» **Vorliegender Text**:
Die EC-Begegnung zwischen Bayer Uerdingen und Dynamo Dresden im März 1986 war historisch: nach einer 0:2-Niederlage im Hinspiel und einem zwischenzeitlichen 1:3-Rückstand war Bayer eigentlich schon draußen. Was folgte, ging als „Wunder von der Grotenburg“ in die Fußballgeschichte ein.
Bayer zog durch einen 7:3 in die nächste Runde ein und für einige Dresdner änderte sich das Leben schlagartig: die Torwart-Legende Bernd Jakubowski kam nach seinem Schulterbruch nie wieder auf die Beine und beendete seine Karriere. Jens Ramme, der für ihn ins Spiel kam und 6 Tore kassierte (ohne eigentlich allzu viel falsch gemacht zu haben), wurde diesen Makel nie los uns bekam bei Dynamo auch kein Bein mehr auf den Boden. Doch am meisten änderte sich für Frank Lippmann, Torschütze zum 2:1 – denn er setzte sich nach dem Spiel von der Mannschaft ab und blieb im Westen.
Lippmann galt in der DDR somit als Verräter und Staatsfeind. Entgegen der sonstigen Gepflogenheiten wurde nicht nur in der Bundesrepublik (siehe Bild), sondern auch in der DDR ausführlicher darüber berichtet – natürlich wurde Lippmann diffamiert. Und was auch kritisch angemerkt werden kann: er ließ seine Freundin sowie seine nichtmal ein Jahr alte Tochter zurück.

» **Zur Aufgabe**:
Gib den Text über das „Wunder von der Grotenburg“ vollständig und Wort für Wort unverändert aus. Die anschließenden Zeilen sind eigenständiges Material und gehören nicht zum Text.

» **Bereitgestellte Daten**:

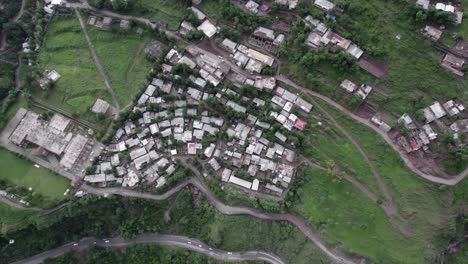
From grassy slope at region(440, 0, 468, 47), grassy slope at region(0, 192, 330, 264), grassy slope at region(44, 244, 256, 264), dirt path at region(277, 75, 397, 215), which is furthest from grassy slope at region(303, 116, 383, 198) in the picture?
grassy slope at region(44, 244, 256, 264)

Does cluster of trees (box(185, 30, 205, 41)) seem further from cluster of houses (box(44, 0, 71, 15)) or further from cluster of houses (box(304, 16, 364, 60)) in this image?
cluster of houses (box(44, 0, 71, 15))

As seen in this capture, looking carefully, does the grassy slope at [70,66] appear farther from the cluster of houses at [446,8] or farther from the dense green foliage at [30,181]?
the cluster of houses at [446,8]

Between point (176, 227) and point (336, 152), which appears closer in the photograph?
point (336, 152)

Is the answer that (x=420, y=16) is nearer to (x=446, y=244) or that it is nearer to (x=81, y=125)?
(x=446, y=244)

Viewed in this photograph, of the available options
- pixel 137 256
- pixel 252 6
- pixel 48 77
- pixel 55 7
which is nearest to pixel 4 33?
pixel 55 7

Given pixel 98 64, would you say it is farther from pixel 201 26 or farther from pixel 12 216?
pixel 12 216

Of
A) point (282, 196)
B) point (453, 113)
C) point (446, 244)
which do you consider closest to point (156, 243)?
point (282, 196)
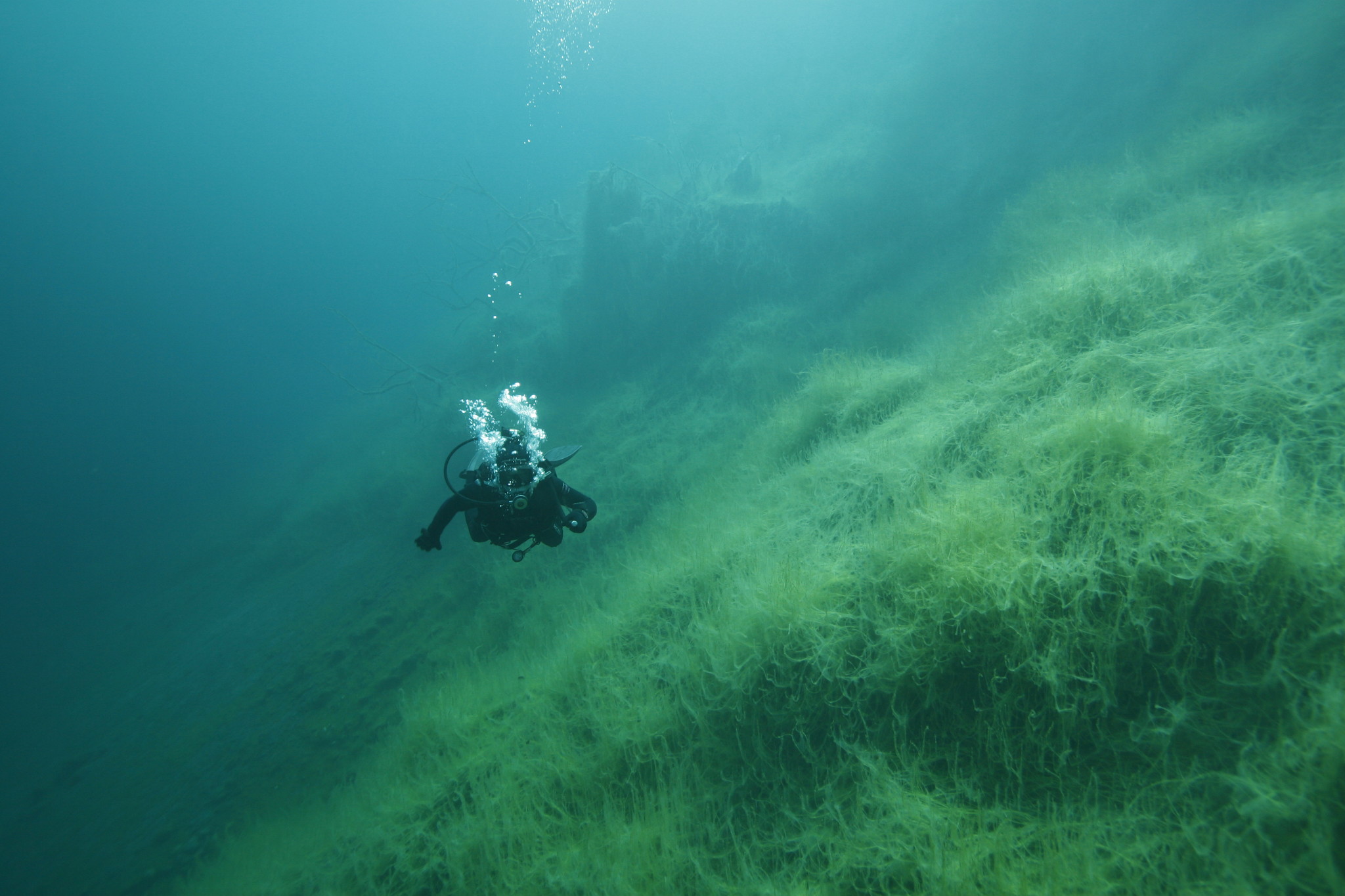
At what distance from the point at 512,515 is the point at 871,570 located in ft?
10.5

» **Ausgabe unten**:
Die EC-Begegnung zwischen Bayer Uerdingen und Dynamo Dresden im März 1986 war historisch: nach einer 0:2-Niederlage im Hinspiel und einem zwischenzeitlichen 1:3-Rückstand war Bayer eigentlich schon draußen. Was folgte, ging als „Wunder von der Grotenburg“ in die Fußballgeschichte ein.
Bayer zog durch einen 7:3 in die nächste Runde ein und für einige Dresdner änderte sich das Leben schlagartig: die Torwart-Legende Bernd Jakubowski kam nach seinem Schulterbruch nie wieder auf die Beine und beendete seine Karriere. Jens Ramme, der für ihn ins Spiel kam und 6 Tore kassierte (ohne eigentlich allzu viel falsch gemacht zu haben), wurde diesen Makel nie los uns bekam bei Dynamo auch kein Bein mehr auf den Boden. Doch am meisten änderte sich für Frank Lippmann, Torschütze zum 2:1 – denn er setzte sich nach dem Spiel von der Mannschaft ab und blieb im Westen.
Lippmann galt in der DDR somit als Verräter und Staatsfeind. Entgegen der sonstigen Gepflogenheiten wurde nicht nur in der Bundesrepublik (siehe Bild), sondern auch in der DDR ausführlicher darüber berichtet – natürlich wurde Lippmann diffamiert. Und was auch kritisch angemerkt werden kann: er ließ seine Freundin sowie seine nichtmal ein Jahr alte Tochter zurück.